I heard this great joke once. A guy says to his son “I’m giving up liquor for Lent. What are you giving up?” His son says “I guess I’ll give up candy”. A few days later Dad’s drinking a beer. Kid says “I thought you gave up liquor”. Dad says “I did. I gave up hard liquor”. Next day the kid’s eating a Milky Way. Dad says “I thought you gave up candy”. “I did” says his son. “I gave up hard candy.”
Skid row bums grasp bottles of booze with their shaking hands. Hard drinkers stumble into a bar and ask for a whiskey. Three-martini lunches pave the way to expensive rehabs. But what harm can an occasional cold beer do? It’s America’s favorite leisure beverage. A refreshing alternative to sugary soft drinks. Healthy too, lots of nutrients. Filling, so you never drink too much. And only 4% alcohol. Hard-core drinkers don’t waste their time on beer.
Or do they?
My love affair with beer started when I was 14. I was also experimenting with rum and cokes, screwdrivers, Boone’s Farm wine…whatever I could get my hands on. But once I got to college it was all beer, all the time. My first day of freshman year I checked into my dorm, registered for classes, rented a refrigerator, stocked it with a case of Budweiser and hit a keg party at a frat house. I spent as much time in the campus bar as I did in the dining hall. (The drinking age was 18 back then.) At fraternity parties I discovered that I had a skill for chugging beer. Tolerance, enthusiasm and an uncanny ability to open my throat won me praise and admiration as I out-drank all the other girls, and most of the guys. Meanwhile, what was happening with my grades? Yeah, you guessed it. My dad was paying a lot of money for me to learn how to party.
Dad loved beer. But he could have one or two. He wouldn’t even order a pitcher unless there were at least four people. I NEVER had one or two. I got hammered on beer. Many, many times. I remember some fatherly advice Dad once gave my sister and me. We were pounding Amstels at a backyard barbecue and he informed us that “light beer is a bad value”. Oh, and “if you’re worried about calories you ought not be drinking beer!” Sage advice, which I dutifully heeded. Like my dad, I’m all about bang for the buck. Unlike Dad, I drank to get wasted.

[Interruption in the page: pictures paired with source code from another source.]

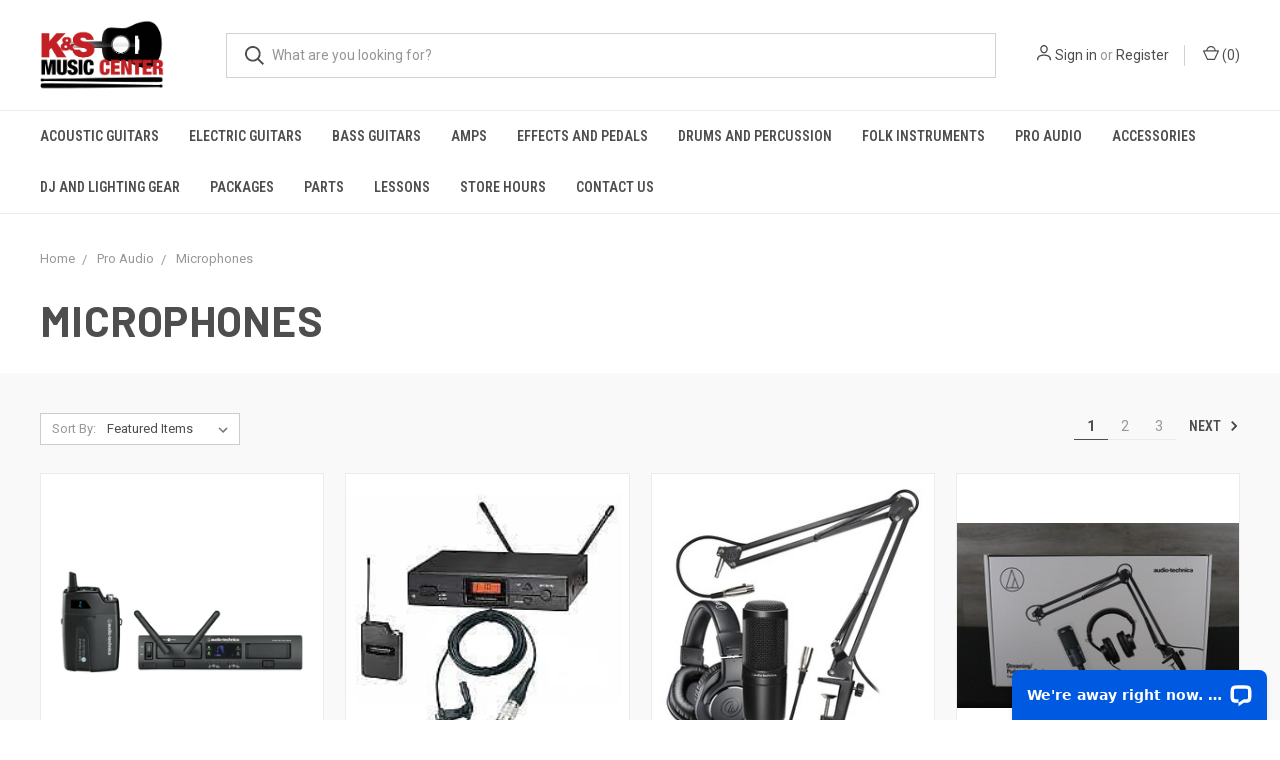

--- FILE ---
content_type: application/javascript; charset=UTF-8
request_url: https://api.livechatinc.com/v3.6/customer/action/get_dynamic_configuration?x-region=us-south1&license_id=11808771&client_id=c5e4f61e1a6c3b1521b541bc5c5a2ac5&url=https%3A%2F%2Fksmusic.com%2Fpro-audio%2Fmicrophones%2F&channel_type=code&implementation_type=BigCommerce&jsonp=__0vrrm16djd5d
body_size: 204
content:
__0vrrm16djd5d({"organization_id":"fa95f0a8-57d9-4504-98a6-46f28bfb2152","livechat_active":true,"livechat":{"group_id":0,"client_limit_exceeded":false,"domain_allowed":true,"config_version":"2285.0.2.16.2.7.4.4.4.3.4.23.1","localization_version":"6bb83031e4f97736cbbada081b074fb6","language":"en"},"default_widget":"livechat"});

So I switched back to regular beer, calories be damned. I soon discovered malt liquor (Carlsberg Elephant packed a real punch) and dark German Spaten (Oktoberfest all year round) and British bitter. (London Pride? Come ON!!!) I spent some time at pubs in England where most women order half pints but I would never be caught dead holding one of those wimpy little mugs. Give me full pints of good strong ale, and lots of them.
There are plenty of alcoholics who never touch hard liquor. A DUI arrest often starts with a police officer asking “Have you had anything to drink tonight?” The answer is usually something along the lines of “just a couple of beers” or “just some wine with dinner”. As a recovery coach I work with a woman who never drank anything other than Champagne. But she drank a lot of Champagne. And there were a lot of consequences. She never lurked on a street corner hiding a bottle of liquor in a paper bag. But that doesn’t mean she’s not an alcoholic.
Back to the joke.
As a good Catholic girl, I gave up drinking every Lent for years. I thought it proved I wasn’t an alcoholic. But I was Irish as well, so I gave myself “special dispensation” on Saint Patrick’s Day to drink beer. A lot of beer. Sometimes it was green, and it always got me drunk.
I still like the Lent joke. But the best jokes usually start with “A guy walks into a bar…”
Unfortunately, what happens after that isn’t always a joke.
"One is too many, and {fill in the number} is never enough." Thanks, Anne.